Akakodjish Kizis : La Lune de la marmotte

11 février 2026

par : Claudie Hamelin | Journaliste de l’Initiative de journalisme local

photo : Photo gracieuseté

Dès les années 1800, les Premières Nations observaient attentivement les cycles de la lune ainsi que le comportement de la nature et des animaux. Ces observations ont conduit à l’élaboration d’un calendrier lunaire servant à structurer le temps et les saisons, un savoir encore utilisé aujourd’hui.

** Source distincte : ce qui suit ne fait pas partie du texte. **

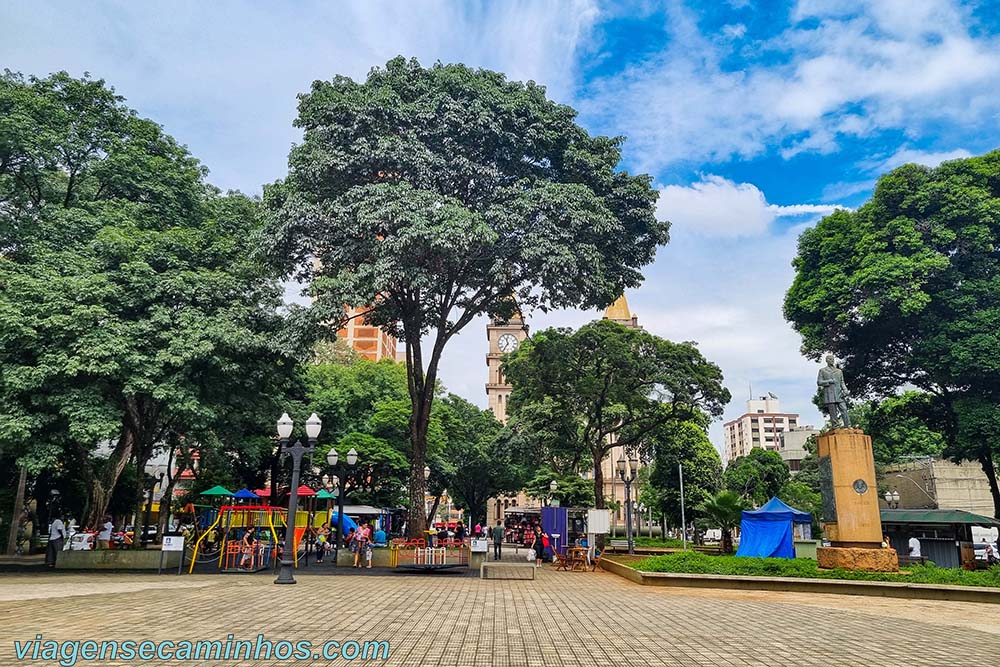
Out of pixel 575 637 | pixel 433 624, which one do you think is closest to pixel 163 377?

« Le mois de février est associé à la Lune de la marmotte, en référence au moment où celle-ci sort de son hibernation afin de vérifier si l’hiver persiste ou si elle peut quitter son terrier », explique Janis Rivard, gestionnaire de projets chez Minwashin. Il précise que le nom attribué à la Lune de la marmotte peut varier d’une communauté à l’autre, bien que sa signification demeure la même. Ainsi, février correspond à la Lune de la marmotte pour Long Point First Nation et la Timiskaming First Nation (TFN), tandis qu’à Kebaowek, on parle plutôt de la Lune de l’ours ou de la Lune des neiges.

« Alors que la neige de mi-hiver continue de recouvrir la région, l’Akakodjish Kizis (la Lune de la marmotte) marque un changement subtil, mais puissant, faisant le lien entre le sommeil profond de l’hiver et les premiers signes du printemps », mentionne Dan Lavigne, gestionnaire des ressources internes au Centre de santé et de bien-être de TFN.

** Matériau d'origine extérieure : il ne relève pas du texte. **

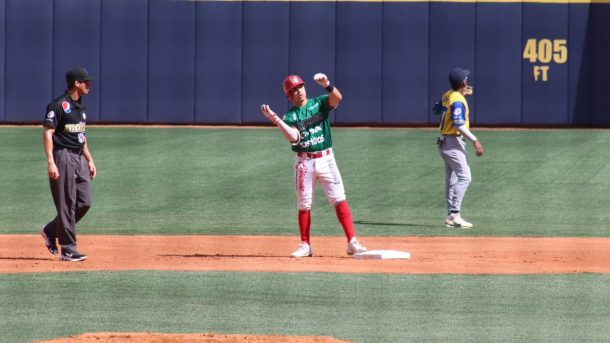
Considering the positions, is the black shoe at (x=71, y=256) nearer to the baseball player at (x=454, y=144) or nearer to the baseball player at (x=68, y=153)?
the baseball player at (x=68, y=153)

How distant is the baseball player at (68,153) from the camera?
11.0 m

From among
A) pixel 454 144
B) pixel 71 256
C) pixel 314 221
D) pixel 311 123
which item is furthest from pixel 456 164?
pixel 71 256

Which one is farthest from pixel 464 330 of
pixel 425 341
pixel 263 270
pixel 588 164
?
pixel 588 164

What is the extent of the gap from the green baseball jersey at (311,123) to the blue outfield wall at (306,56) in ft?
53.0

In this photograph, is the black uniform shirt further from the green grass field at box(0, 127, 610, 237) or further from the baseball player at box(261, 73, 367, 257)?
the green grass field at box(0, 127, 610, 237)

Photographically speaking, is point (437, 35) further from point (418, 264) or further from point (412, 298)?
point (412, 298)

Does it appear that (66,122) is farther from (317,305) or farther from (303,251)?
(317,305)

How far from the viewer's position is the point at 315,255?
12.2 meters

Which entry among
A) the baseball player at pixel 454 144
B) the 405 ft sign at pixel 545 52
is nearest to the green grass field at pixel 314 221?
the baseball player at pixel 454 144

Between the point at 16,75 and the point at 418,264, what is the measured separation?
1842cm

Pour la communauté de TFN, cette lune représente le premier souffle de vie qui revient sur la terre. Alors que le monde extérieur reste gelé, la Lune de la marmotte indique que la terre commence à s’éveiller sous le gel. « C’est un moment profondément important pour le rythme intérieur et la patience. Tout comme l’akakodjish (la marmotte) qui reste dans son terrier, nous profitons de ce moment pour demeurer ancrés, en nous concentrant sur la préparation intérieure, la transmission des récits et la planification stratégique. L’Akakodjish Kizis nous rappelle que, même lorsque tout semble immobile en surface, une croissance essentielle s’opère dans l’obscurité », ajoute Dan Lavigne.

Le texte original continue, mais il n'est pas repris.